Reproduce all the records below, replacing every occurrence of "glass jar" with "mason jar" and keeping everything else the same.

+++ Dataset entries +++

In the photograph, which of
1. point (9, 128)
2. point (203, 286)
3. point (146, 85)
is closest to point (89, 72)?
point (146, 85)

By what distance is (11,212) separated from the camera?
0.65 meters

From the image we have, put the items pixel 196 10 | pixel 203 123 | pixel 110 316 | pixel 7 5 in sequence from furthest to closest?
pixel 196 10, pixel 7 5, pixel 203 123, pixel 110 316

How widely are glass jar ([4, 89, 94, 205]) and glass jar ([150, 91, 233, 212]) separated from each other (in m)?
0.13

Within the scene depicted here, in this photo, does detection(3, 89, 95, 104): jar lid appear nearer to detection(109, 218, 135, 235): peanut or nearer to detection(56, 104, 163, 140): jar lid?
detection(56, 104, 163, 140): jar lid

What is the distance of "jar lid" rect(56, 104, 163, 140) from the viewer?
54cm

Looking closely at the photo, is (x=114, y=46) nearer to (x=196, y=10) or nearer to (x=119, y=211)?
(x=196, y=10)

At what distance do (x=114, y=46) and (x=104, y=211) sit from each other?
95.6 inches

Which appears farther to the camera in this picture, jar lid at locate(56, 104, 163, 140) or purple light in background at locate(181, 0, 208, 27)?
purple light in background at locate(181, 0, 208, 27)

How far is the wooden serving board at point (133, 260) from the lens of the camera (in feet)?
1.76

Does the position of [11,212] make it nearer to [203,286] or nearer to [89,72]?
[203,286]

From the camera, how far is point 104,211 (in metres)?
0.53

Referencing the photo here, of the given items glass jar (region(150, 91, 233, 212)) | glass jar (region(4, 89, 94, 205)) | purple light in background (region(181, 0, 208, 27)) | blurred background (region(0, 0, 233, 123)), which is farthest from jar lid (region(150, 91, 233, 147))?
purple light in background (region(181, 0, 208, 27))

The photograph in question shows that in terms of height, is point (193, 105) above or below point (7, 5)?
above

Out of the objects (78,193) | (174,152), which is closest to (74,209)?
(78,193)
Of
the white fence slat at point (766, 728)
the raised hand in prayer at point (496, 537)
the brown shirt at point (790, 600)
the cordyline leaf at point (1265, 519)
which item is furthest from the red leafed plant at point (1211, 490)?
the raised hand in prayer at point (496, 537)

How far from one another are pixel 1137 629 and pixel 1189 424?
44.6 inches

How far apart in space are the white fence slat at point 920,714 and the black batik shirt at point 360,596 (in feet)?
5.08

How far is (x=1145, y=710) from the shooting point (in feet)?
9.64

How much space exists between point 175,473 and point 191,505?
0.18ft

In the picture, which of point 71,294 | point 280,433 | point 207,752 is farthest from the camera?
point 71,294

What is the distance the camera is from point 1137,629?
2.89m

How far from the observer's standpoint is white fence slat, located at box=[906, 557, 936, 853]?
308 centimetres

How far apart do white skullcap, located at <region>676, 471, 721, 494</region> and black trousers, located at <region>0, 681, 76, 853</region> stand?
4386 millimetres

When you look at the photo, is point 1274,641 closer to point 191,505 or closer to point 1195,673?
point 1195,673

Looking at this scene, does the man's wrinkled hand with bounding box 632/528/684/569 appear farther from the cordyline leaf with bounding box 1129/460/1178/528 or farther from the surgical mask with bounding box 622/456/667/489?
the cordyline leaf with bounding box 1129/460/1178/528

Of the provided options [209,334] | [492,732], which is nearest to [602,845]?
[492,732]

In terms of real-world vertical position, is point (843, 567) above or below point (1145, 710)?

+++

• Written reply
In the photograph, which of
1. point (9, 128)
2. point (203, 286)
3. point (146, 85)
is closest to point (89, 72)?
point (146, 85)

By what distance is (11,212) separated from the camera?
0.65 meters

From the image we have, put the items pixel 196 10 | pixel 203 123 | pixel 110 316 | pixel 7 5 in sequence from furthest to closest?
pixel 196 10, pixel 7 5, pixel 203 123, pixel 110 316

How widely are mason jar ([4, 89, 94, 205]) and mason jar ([150, 91, 233, 212]) separated from each other (in m)?
0.13

Within the scene depicted here, in this photo, does detection(3, 89, 95, 104): jar lid appear nearer to detection(109, 218, 135, 235): peanut or nearer to detection(56, 104, 163, 140): jar lid?
detection(56, 104, 163, 140): jar lid

What is the distance of "jar lid" rect(56, 104, 163, 140) from the viewer?
54cm

Looking closely at the photo, is (x=114, y=46) nearer to (x=196, y=10) or nearer to (x=119, y=211)?
(x=196, y=10)

At what distance do (x=114, y=46) and (x=104, y=211) sit from each other?
95.6 inches

Which appears farther to the camera in this picture, jar lid at locate(56, 104, 163, 140) or purple light in background at locate(181, 0, 208, 27)?
purple light in background at locate(181, 0, 208, 27)

How far is the wooden serving board at point (133, 260) from the lens of the camera (in feet)?
1.76

Does the position of [11,212] make it nearer to [203,286] or nearer to [89,72]?
[203,286]

From the camera, how far is point 104,211 (in metres)?
0.53

Referencing the photo here, of the given items mason jar (region(150, 91, 233, 212)) | mason jar (region(4, 89, 94, 205)) | purple light in background (region(181, 0, 208, 27)) | blurred background (region(0, 0, 233, 123)), which is farthest from jar lid (region(150, 91, 233, 147))?
purple light in background (region(181, 0, 208, 27))

The photograph in question shows that in terms of height, is point (193, 105) above or below point (7, 5)?
above

Out of the objects (78,193) | (174,152), which is closest to (74,209)?
(78,193)
Of
the white fence slat at point (766, 728)
the raised hand in prayer at point (496, 537)
the brown shirt at point (790, 600)
the cordyline leaf at point (1265, 519)
which item is furthest from the red leafed plant at point (1211, 490)?
the raised hand in prayer at point (496, 537)

How far from one another are pixel 1137 629 and pixel 1189 424?
44.6 inches

How far apart in space are the white fence slat at point 920,714 and the black batik shirt at point 360,596 (in feet)?
5.08

How far is (x=1145, y=710) from the shooting point (in feet)?
9.64

How much space exists between point 175,473 and point 191,505?
0.18ft

In the picture, which of point 71,294 | point 280,433 | point 207,752 is farthest from the camera?
point 71,294

What is the distance the camera is from point 1137,629?
2.89m

How far from the observer's standpoint is white fence slat, located at box=[906, 557, 936, 853]?
308 centimetres

How far apart do white skullcap, located at <region>676, 471, 721, 494</region> and black trousers, located at <region>0, 681, 76, 853</region> stand?
4386 millimetres

When you look at the photo, is point 1274,641 closer to point 191,505 or closer to point 1195,673?
point 1195,673

Looking at this scene, does the man's wrinkled hand with bounding box 632/528/684/569 appear farther from the cordyline leaf with bounding box 1129/460/1178/528 or farther from the surgical mask with bounding box 622/456/667/489?
the cordyline leaf with bounding box 1129/460/1178/528

Of the provided options [209,334] | [492,732], which is nearest to [602,845]?
[492,732]

In terms of real-world vertical position, is point (843, 567) above or below point (1145, 710)?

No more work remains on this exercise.